The hyperscalers and cloud builders of the world build things that often look and feel like supercomputers if you squint your eyes a little, but if you look closely, you can often see some pretty big differences. And one of them is that their machines are not engineered for maximum performance at all costs, but rather with an optimal balance between performance and cost.
That, in a nutshell, is why social networking giant Facebook, one of the largest AI users in the world, does not just put in a massive order for HGX-1 and HGX-2 systems from Nvidia – the hyperscale versions of the DGX family of systems from the GPU accelerator maker – for its machine learning training and call it a day.
This is also not coincidentally why Microsoft, Google, Amazon Web Services, Alibaba, Tencent, Baidu, and pick your fourth favorite Chinese hyperscaler (China Mobile or JD.com) similarly design their own servers or make use of designs that come out of the Open Compute Project founded by Facebook back in 2011 or the parallel the Scorpio Project effort started by Alibaba, Baidu, and Tencent six months after OCP was launched. And in some cases, they even design their own ASICs or run algorithms on FPGAs specifically for machine learning.

_Problems to work on_:
A) Do these statements agree with the passage on hyperscaler server design? (i) Facebook founded the Open Compute Project in 2011. (ii) The Scorpio Project was started a full year after the Open Compute Project launched. (iii) Hyperscaler machines are engineered for maximum performance at all costs. For each, answer yes or no and quote the deciding words.
B) Extract the part of the passage on hyperscaler server design between "The hyperscalers and" and "call it a day.", inclusive.
C) Write what comes next in the passage on hyperscaler server design, starting after its final sentence.

Data listing:
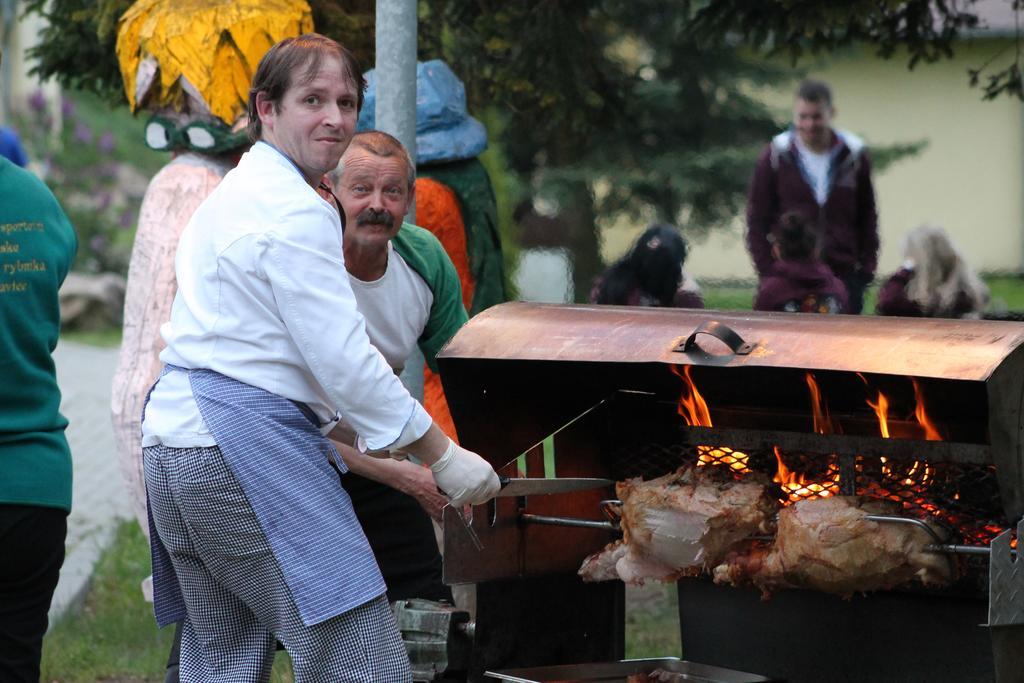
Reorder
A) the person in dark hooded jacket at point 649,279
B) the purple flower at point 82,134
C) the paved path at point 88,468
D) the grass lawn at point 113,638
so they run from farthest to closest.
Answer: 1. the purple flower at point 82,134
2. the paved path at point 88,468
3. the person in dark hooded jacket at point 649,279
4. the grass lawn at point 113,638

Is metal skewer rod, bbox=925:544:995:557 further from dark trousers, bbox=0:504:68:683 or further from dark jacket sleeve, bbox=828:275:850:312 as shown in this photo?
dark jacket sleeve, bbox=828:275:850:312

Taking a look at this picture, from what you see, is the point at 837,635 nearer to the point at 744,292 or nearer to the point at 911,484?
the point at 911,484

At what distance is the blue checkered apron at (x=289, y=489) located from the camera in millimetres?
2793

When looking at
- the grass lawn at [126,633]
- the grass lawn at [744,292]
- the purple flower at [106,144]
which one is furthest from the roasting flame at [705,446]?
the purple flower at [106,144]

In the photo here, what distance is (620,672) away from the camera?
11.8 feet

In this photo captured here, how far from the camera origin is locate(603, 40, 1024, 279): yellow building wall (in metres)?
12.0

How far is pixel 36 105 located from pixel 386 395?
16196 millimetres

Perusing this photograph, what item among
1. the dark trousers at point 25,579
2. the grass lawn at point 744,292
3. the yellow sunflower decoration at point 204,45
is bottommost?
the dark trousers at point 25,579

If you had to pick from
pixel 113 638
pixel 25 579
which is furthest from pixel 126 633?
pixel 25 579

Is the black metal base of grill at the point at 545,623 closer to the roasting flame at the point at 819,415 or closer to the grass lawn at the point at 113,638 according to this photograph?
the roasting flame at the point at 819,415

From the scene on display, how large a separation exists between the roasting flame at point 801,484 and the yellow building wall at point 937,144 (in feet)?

---

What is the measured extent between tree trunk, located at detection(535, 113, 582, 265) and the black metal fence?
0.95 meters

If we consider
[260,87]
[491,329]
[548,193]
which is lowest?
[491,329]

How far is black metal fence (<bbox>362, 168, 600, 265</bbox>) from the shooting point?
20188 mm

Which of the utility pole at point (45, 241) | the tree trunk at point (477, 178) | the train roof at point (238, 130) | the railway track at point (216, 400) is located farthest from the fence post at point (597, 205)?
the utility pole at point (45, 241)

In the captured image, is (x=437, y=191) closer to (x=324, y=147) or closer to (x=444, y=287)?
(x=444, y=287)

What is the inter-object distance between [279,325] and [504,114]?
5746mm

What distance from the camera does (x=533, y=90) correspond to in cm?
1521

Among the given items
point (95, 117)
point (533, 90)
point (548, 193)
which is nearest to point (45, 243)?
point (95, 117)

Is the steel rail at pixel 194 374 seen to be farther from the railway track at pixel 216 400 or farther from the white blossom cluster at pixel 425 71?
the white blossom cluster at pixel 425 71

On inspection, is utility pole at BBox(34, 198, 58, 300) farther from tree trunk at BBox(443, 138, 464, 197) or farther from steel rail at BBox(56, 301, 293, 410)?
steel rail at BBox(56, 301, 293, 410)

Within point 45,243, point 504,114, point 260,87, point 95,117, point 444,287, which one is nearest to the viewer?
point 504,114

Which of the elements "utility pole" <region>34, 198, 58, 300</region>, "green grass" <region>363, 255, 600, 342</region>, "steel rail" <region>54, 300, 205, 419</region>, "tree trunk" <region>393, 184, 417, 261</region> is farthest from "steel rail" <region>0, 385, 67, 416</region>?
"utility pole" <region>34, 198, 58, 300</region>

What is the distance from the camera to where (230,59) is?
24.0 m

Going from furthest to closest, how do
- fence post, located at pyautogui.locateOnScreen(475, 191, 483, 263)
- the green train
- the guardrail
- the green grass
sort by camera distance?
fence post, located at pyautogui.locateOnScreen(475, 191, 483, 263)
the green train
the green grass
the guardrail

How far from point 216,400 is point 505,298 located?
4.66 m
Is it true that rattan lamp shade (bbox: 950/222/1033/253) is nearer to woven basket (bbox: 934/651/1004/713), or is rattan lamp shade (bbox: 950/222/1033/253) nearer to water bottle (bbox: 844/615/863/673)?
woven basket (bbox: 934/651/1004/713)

_Task-by-task results_:
A)
(i) Yes: "the Open Compute Project founded by Facebook back in 2011"
(ii) No: "six months after OCP was launched"
(iii) No: "their machines are not engineered for maximum performance at all costs"

B)
The hyperscalers and cloud builders of the world build things that often look and feel like supercomputers if you squint your eyes a little, but if you look closely, you can often see some pretty big differences. And one of them is that their machines are not engineered for maximum performance at all costs, but rather with an optimal balance between performance and cost.
That, in a nutshell, is why social networking giant Facebook, one of the largest AI users in the world, does not just put in a massive order for HGX-1 and HGX-2 systems from Nvidia – the hyperscale versions of the DGX family of systems from the GPU accelerator maker – for its machine learning training and call it a day.

C)
To be fair, Facebook did install a semi-custom implementation of the DGX-1 hybrid CPU-GPU system from Nvidia back in June 2017, which has 124 nodes and which has a peak double precision performance of 4.9 petaflops and is rated at 3.31 petaflops on the Linpack parallel Fortran benchmark commonly used in HPC centers. But this is the exception, not the rule.
But that said, Facebook likes to design its own hardware, open source it, and try to build an ecosystem around those designs to lower its cost of engineering and manufacturing – and lower its supply chain risk – as more companies come into the Open Compute fold. This is the same reason that Microsoft joined OCP a few years back and dumped an entirely distinct set of open source infrastructure designs, from servers to storage to switching, into the OCP ecosystem. This increased innovation but caused the supply chain to bifurcate a bit.
At the OCP Global Summit this week in San Jose, Facebook was on hand to show off the designs for future systems aimed at both machine learning training and infrastructure, giving the world a chance to see at least one potential future for cost-optimized gear aimed at these two increasingly important workloads in the modern datacenter. The designs are interesting, showing Facebook’s penchant for creating systems that can accommodate different kinds of compute from the widest possible number of vendors to, once again, lower costs and reduce supply chain risk.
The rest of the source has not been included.